The gifted Swiss-Albanian vocalist Elina Duni opened the gig with her UK debut, delivering a coolly emotional, flawlessly pitched fusion of jazz phrasing and Albanian folk music with pianist Colin Vallon's trio: her return can't come too soon. Hamasyan then bounded on stage to mash the folk theme, dazzling polyrhythms and crunching backbeats of Shadow Theater's Drip.
He combined the nursery-song simplicity of The Poet with a hard-hitting funk groove, a folk theme and a swooping Charles Altura guitar break, and let his fine singer/keyboardist Areni Agbabian's glowing vocals sustain the rootsy feel in a mercurial, heavily electronic mix.
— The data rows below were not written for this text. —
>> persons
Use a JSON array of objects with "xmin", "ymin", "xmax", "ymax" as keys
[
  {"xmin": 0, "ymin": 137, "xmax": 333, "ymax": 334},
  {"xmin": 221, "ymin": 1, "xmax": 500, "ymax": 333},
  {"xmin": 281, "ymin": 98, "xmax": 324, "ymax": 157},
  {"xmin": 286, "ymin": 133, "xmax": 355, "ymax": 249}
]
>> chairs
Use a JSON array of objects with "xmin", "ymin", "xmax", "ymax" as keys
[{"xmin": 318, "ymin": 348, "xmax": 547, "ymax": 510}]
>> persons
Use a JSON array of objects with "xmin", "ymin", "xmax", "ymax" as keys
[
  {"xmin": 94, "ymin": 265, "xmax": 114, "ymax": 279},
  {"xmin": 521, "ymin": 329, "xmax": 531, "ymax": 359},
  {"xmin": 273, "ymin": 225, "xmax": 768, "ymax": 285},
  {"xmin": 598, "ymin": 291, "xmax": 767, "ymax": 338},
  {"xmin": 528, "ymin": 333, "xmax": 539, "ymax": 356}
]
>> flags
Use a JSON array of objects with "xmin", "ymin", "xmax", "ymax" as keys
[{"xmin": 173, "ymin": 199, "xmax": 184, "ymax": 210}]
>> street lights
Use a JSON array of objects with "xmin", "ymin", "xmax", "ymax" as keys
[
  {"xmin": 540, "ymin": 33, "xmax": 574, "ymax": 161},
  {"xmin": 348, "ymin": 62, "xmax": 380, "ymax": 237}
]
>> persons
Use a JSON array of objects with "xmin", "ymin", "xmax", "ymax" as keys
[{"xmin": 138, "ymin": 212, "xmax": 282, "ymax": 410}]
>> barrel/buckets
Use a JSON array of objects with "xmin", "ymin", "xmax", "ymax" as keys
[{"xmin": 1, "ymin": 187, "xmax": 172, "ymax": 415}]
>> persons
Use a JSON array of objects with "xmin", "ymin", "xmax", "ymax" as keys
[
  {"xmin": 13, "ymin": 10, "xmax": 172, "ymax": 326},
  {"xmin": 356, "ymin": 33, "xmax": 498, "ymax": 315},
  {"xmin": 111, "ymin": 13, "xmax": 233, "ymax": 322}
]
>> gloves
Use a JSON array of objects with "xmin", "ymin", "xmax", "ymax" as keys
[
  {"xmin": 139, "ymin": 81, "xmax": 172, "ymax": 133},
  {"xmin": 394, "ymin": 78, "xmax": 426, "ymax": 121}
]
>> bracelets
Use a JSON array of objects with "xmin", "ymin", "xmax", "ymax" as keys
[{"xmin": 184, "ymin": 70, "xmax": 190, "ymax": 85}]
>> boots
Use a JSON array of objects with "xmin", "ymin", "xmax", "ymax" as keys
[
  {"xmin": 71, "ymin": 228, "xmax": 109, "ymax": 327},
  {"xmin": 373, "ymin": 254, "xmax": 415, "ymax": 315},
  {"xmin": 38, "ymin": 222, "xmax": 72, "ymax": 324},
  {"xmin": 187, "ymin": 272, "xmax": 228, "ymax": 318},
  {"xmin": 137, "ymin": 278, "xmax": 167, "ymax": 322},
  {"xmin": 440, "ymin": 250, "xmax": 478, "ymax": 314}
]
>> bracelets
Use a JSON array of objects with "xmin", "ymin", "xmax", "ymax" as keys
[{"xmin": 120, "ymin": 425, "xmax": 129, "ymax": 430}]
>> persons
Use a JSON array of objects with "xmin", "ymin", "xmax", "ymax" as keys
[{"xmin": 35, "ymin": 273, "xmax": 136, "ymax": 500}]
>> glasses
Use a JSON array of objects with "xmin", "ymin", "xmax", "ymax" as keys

The agile Agbabian began to dart and scat like a Balkan Flora Purim on The Year Is Gone. If Hamasyan's festival-commissioned piece was a perfunctory mix of a pretty piano theme and a headbanging groove, the set's climax – with its squelching, subterranean monster-bass dance hook and jackknifing synths – showed just how he adores contemporary music at its most visceral.